[Opening Information supplied section]
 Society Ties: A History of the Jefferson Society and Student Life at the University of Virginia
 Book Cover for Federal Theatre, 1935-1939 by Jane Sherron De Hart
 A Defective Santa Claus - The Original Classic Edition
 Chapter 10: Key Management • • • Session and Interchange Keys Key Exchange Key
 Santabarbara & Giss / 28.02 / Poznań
[Closing Information supplied section]
[Opening Information supplied section]
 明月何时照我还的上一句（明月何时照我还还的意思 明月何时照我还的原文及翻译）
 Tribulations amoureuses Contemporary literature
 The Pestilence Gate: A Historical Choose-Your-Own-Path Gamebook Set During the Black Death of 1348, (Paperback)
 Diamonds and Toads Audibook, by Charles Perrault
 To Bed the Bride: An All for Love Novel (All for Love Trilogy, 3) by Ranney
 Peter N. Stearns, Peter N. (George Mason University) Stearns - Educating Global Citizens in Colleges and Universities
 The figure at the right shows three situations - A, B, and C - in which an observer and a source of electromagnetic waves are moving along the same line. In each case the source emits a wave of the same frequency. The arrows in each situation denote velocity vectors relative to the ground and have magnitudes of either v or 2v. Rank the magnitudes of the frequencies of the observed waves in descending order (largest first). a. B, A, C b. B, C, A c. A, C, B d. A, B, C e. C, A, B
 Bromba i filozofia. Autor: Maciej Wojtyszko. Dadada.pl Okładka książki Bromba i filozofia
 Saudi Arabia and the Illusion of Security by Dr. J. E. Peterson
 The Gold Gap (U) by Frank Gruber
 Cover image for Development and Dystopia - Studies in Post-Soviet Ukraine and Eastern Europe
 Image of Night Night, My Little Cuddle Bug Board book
[Closing Information supplied section]
[Opening Information supplied section]
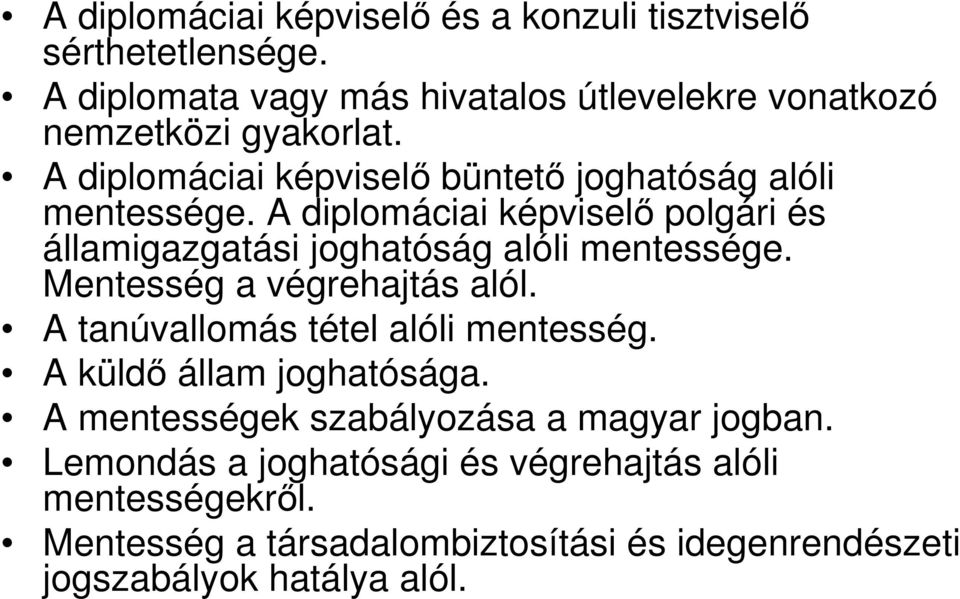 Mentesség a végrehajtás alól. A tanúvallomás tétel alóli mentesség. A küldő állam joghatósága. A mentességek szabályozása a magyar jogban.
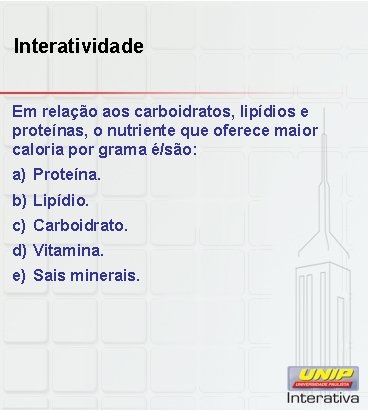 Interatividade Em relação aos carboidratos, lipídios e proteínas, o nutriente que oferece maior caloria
[Closing Information supplied section]
▶ [Action item]:
From the material above, set down exactly the lines between the line holding "Saudi Arabia and" and the line holding "Image of Night", inclusive. Include nothing else.

▶ [Worked solution]:
 Saudi Arabia and the Illusion of Security by Dr. J. E. Peterson
 The Gold Gap (U) by Frank Gruber
 Cover image for Development and Dystopia - Studies in Post-Soviet Ukraine and Eastern Europe
 Image of Night Night, My Little Cuddle Bug Board book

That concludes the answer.